While these direct ground truth comparisons are good, we've seen the introduction of LLM-as-a-judge approaches assist in comparing and judging long form outputs.

Let's implement some LLM based metrics:

**Setup Module**

In [34]:
# CoT For Summarizing a Dialogue

dialog_sum = dspy.ChainOfThought("dialogue: str -> summary: str")

**Format Dataset**

Our dataset for this example comes from [DialogSum](https://github.com/cylnlp/dialogsum), a collection of dialogues and corresponding summaries. We can use their summaries as the "gold" standard to test against with fuzzy metrics from an LLM.

In [32]:
import pandas as pd

num_examples = 20
df = pd.read_csv("./datasets/dialogsum.csv")
    
# Limit the number of examples
if num_examples:
    df = df.head(num_examples)

dialogsum_examples = []

for _, row in df.iterrows():
    example = dspy.Example(
        dialogue=row['dialogue'],
        summary=row['summary']
    ).with_inputs('dialogue')
    
    dialogsum_examples.append(example)

**Metric Signature**

Now that we're using modules within our metrics, we need a dynamic signature that we can apply to metric predictions

In [90]:
# Define the signature for automatic assessments.
class Assess(dspy.Signature):
    """Assess the quality of a dialog summary along the specified dimension."""

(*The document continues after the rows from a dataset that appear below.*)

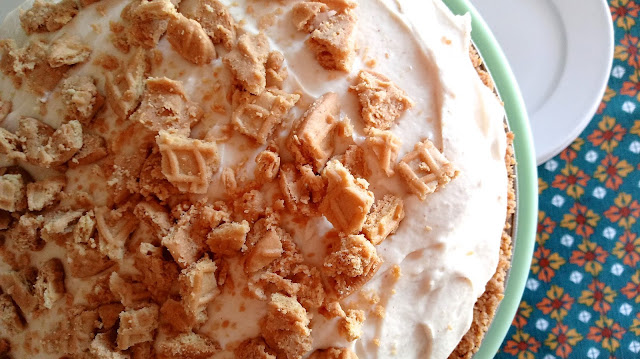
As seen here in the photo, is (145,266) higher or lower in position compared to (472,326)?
higher

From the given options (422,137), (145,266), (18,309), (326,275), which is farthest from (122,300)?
(422,137)

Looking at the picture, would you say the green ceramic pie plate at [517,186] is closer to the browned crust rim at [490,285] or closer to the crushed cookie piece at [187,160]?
the browned crust rim at [490,285]

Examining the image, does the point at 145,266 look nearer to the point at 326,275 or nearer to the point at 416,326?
the point at 326,275

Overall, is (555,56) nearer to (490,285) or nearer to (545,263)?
(545,263)

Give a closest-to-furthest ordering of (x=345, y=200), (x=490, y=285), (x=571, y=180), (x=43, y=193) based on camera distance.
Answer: (x=345, y=200) → (x=43, y=193) → (x=490, y=285) → (x=571, y=180)

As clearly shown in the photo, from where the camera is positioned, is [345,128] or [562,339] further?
[562,339]

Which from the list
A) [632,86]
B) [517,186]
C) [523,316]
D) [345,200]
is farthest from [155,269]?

    assessed_text = dspy.InputField()
    assessment_question = dspy.InputField()
    assessment_answer: bool = dspy.OutputField()

**Metric Definition**

We'll be using an LLM to assess whether the generated dialogue summary is accurate in comparison to the original quesiton, and concise in comparison to the expected summary.

In [91]:
def dialog_metric(gold, pred, trace=None):
    dialogue, gold_summary, generated_summary = gold.dialogue, gold.summary, pred.summary
    
    # Define Assessment Questions
    accurate_question = f"Given this original dialog: '{dialogue}', does the summary accurately represent what was discussed without adding or changing information?"
    
    concise_question = f"""Compare the level of detail in the generated summary with the gold summary:
    Gold summary: '{gold_summary}'
    Is the generated summary appropriately detailed - neither too sparse nor too verbose compared to the gold summary?"""

    # Run Predictions
    accurate = dspy.Predict(Assess)(assessed_text=generated_summary, assessment_question=accurate_question)
    concise = dspy.Predict(Assess)(assessed_text=generated_summary, assessment_question=concise_question)
    
    # Extract boolean assessment answers
    accurate, concise = [m.assessment_answer for m in [accurate, concise]]
    
    # Calculate score - accuracy is required for any points
    score = (accurate + concise) if accurate else 0
    
    if trace is not None:
        return score >= 2
        
    return score / 2.0

**Running Evaluation**

Similar manual evaluation to what we did earlier!

In [39]:
intermediate_scores = []
for x in dialogsum_examples:
    pred = dialog_sum(**x.inputs())
    score = dialog_metric(x, pred)
    intermediate_scores.append(score)

In [42]:
final_score = sum(intermediate_scores) / len(intermediate_scores)
print("Dialog Metric Score: ", final_score)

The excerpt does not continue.